Iran/Irak/USA : les développements depuis la mort de Soleimani

Le puissant général Soleimani était l'émissaire de Téhéran pour les affaires irakiennes et l'homme clé de l'influence de la République islamique au Moyen-Orient.

Un portrait du général iranien Kassem Soleimani qui a été tué par une frappe américaine en Irak, le 11 janvier 2020 à Téhéran. Photo AFP / ATTA KENARE

Rappel des développements depuis la mort du général iranien Kassem Soleimani, tué le 3 janvier à Bagdad et neuf autres personnes par une frappe de drone américain dans la capitale irakienne.
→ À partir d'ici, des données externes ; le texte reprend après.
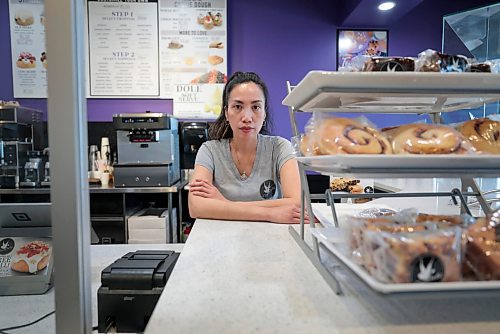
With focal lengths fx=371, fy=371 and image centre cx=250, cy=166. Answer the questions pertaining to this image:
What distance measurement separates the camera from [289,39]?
352 centimetres

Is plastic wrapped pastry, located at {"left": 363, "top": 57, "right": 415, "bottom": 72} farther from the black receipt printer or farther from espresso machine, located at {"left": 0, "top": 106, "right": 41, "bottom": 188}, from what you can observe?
espresso machine, located at {"left": 0, "top": 106, "right": 41, "bottom": 188}

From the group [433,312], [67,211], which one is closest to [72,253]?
[67,211]

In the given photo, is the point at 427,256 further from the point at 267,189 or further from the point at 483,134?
the point at 267,189

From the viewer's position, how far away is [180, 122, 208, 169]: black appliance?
3.24 meters

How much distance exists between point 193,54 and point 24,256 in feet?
9.10

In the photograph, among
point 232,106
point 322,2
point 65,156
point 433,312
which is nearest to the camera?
point 65,156

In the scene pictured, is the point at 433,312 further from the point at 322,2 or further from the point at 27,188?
the point at 322,2

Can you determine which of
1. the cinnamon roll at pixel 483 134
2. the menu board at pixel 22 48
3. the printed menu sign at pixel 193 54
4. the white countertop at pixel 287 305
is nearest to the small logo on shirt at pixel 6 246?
the white countertop at pixel 287 305

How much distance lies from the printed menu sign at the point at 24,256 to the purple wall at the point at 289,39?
259 cm

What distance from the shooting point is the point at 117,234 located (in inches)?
110

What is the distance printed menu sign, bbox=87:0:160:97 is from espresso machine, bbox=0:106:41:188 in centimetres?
75

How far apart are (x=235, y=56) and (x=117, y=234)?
191cm

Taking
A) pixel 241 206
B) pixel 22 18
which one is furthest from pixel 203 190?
pixel 22 18

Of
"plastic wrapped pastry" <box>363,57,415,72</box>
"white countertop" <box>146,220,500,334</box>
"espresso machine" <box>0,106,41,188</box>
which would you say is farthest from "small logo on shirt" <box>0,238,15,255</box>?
"espresso machine" <box>0,106,41,188</box>
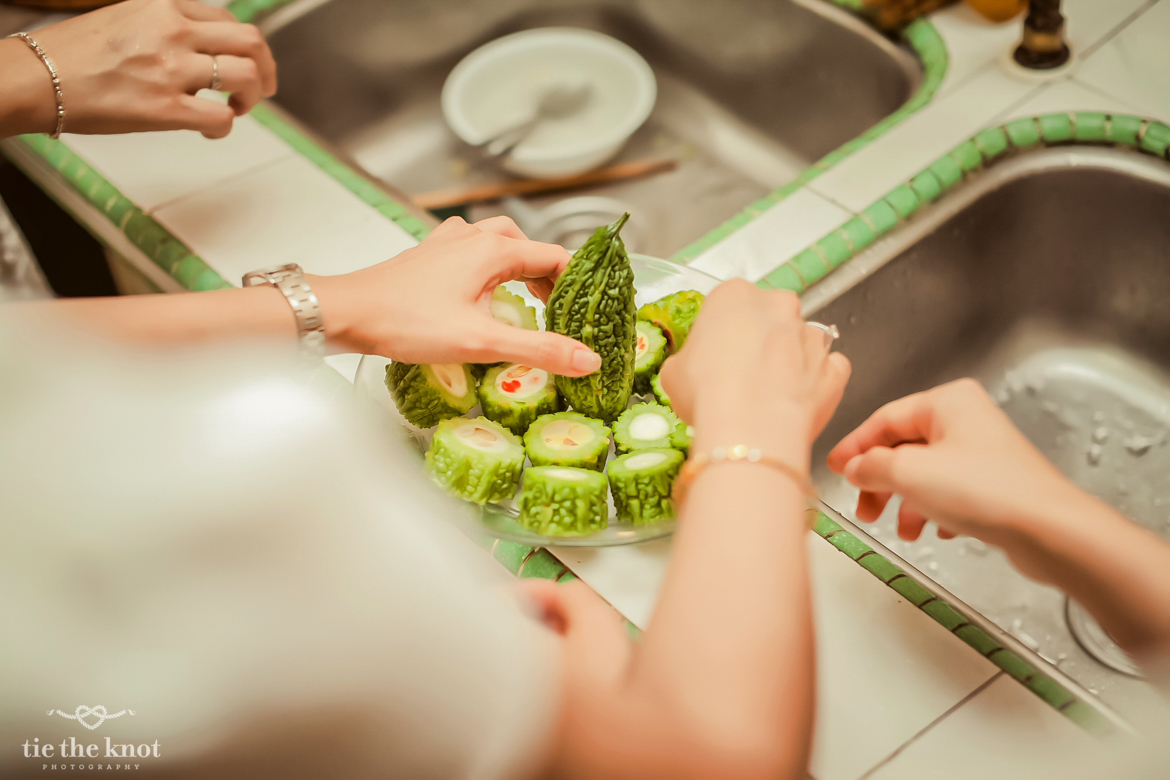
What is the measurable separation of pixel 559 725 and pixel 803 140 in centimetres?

Le puissant général Soleimani était l'émissaire de Téhéran pour les affaires irakiennes et l'homme clé de l'influence de la République islamique au Moyen-Orient.

Soleimani tué

Le 3 janvier, dans la nuit, Kassem Soleimani et le numéro deux du Hachd al-Chaabi (paramilitaires irakiens pro-Iran désormais intégrés à l'Etat irakien), Abou Mehdi al-Mouhandis, sont tués dans une attaque aérienne ordonnée par Donald Trump près de l'aéroport international de Bagdad.
L'assassinat intervient trois jours après une attaque contre l'ambassade américaine à Bagdad par des partisans du Hachd pour protester contre un bombardement américain meurtrier qui a visé des bases de la faction pro-Iran la plus radicale du Hachd.
Ce bombardement venait, lui, en riposte aux tirs de dizaines de roquettes sur des installations en Irak abritant des Américains et où un sous-traitant américain a péri fin décembre.
Les principales chancelleries appellent au calme.

L'Iran crie "vengeance"

A Téhéran, le guide suprême Ali Khamenei et le président Hassan Rohani appellent à venger la mort de Soleimani. Une foule d'Iraniens envahit les rues du centre de la capitale, scandant "Mort à l'Amérique".
En Irak, le Premier ministre démissionnaire Adel Abdel Mahdi estime que le raid américain va "enclencher une guerre dévastatrice" dans son pays. Le président Barham Saleh exhorte "tout le monde à la retenue".
Le chef de la diplomatie américaine Mike Pompeo affirme que Soleimani préparait une "action d'envergure" menaçant des "centaines de vies américaines".
Un haut responsable du Pentagone déclare que Washington va déployer 3.000 à 3.500 soldats supplémentaires dans la région.

Menaces de Trump

Le 4, le président américain Donald Trump menace de viser 52 sites "très importants pour l'Iran et pour la culture iranienne" si Téhéran attaque du personnel ou des objectifs américains. "S'ils font quoi que ce soit, il y aura des représailles majeures", menace-t-il de nouveau. Le Parlement irakien demande au gouvernement de "mettre fin à la présence des troupes étrangères". Quelque 5.200 soldats américains sont actuellement stationnés en Irak.

Crise du nucléaire

Dans la nuit du 5, l'Iran annonce la "cinquième et dernière phase" de son plan de réduction de ses engagements en matière nucléaire pris dans le cadre de l'accord de 2015 destiné à limiter son programme nucléaire. Il affirme qu'il ne se sent plus tenu par aucune limite "sur le nombre de ses centrifugeuses".
Depuis mai 2019, l'Iran s'est progressivement affranchi d'engagements auxquels il avait souscrit, en riposte au retrait unilatéral, un an auparavant, des Etats-Unis qui ont rétabli des sanctions économiques contre Téhéran.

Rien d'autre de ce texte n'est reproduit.